AIM OF THE EXERCISE: Transcribe the data exactly, omitting whatever pictures it holds.

INPUT DATA:
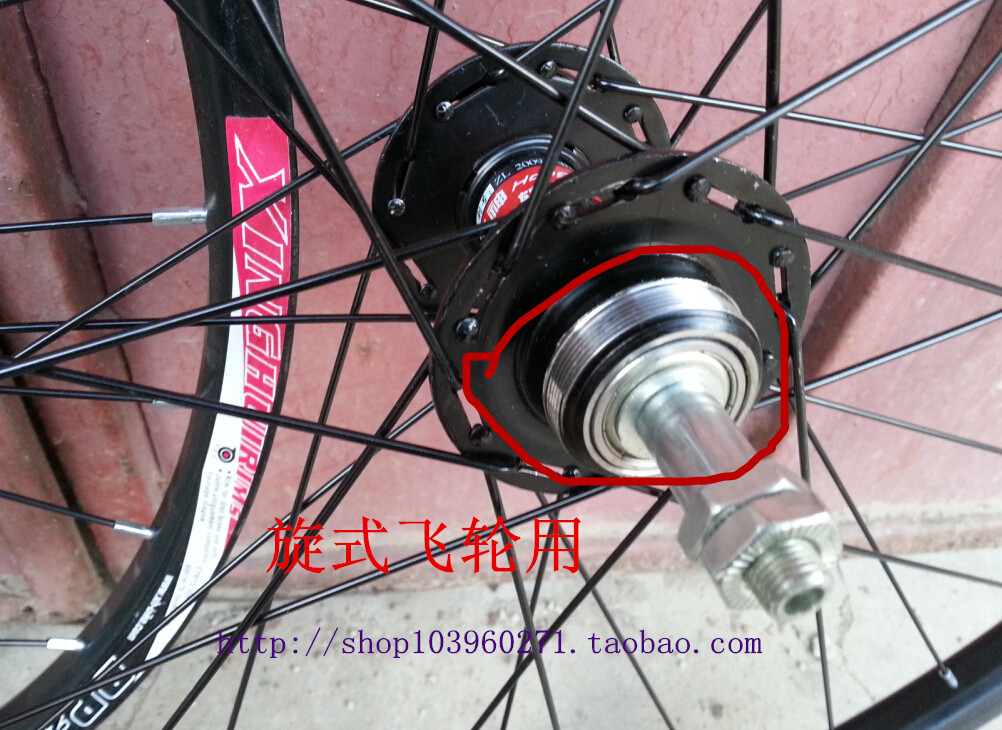 Roues de vélo Mountain Bike 26 pouces - Ref 2367398 Image 8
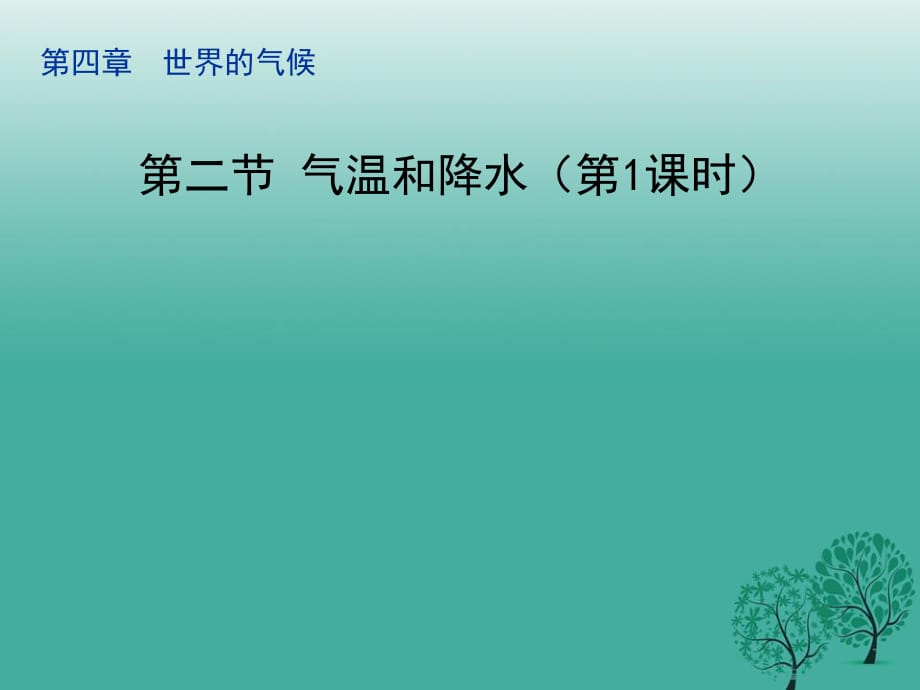 七年級(jí)地理上冊(cè) 4_2 氣溫和降水（第1課時(shí)）課件 （新版）湘教版.ppt_第1頁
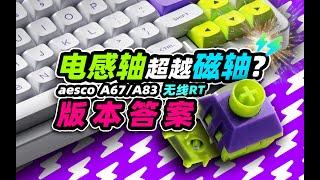 【老张】电感轴vs磁轴，全网最细评测！雷柏aesco A67/A83精度测试，性能、手感、声音全拉满？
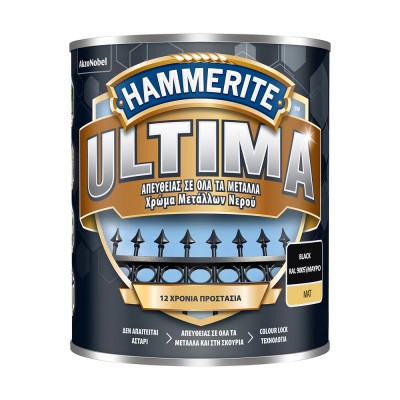 Αντισκωριακό Χρώμα Μετάλλων Βάσεως Νερού HAMMERITE ULTIMA MAT BLACK Ral 9005 750ml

WRITTEN ANSWER:
 Roues de vélo Mountain Bike 26 pouces - Ref 2367398 Image 8
 七年級(jí)地理上冊(cè) 4_2 氣溫和降水（第1課時(shí)）課件 （新版）湘教版.ppt_第1頁
 【老张】电感轴vs磁轴，全网最细评测！雷柏aesco A67/A83精度测试，性能、手感、声音全拉满？
 Αντισκωριακό Χρώμα Μετάλλων Βάσεως Νερού HAMMERITE ULTIMA MAT BLACK Ral 9005 750ml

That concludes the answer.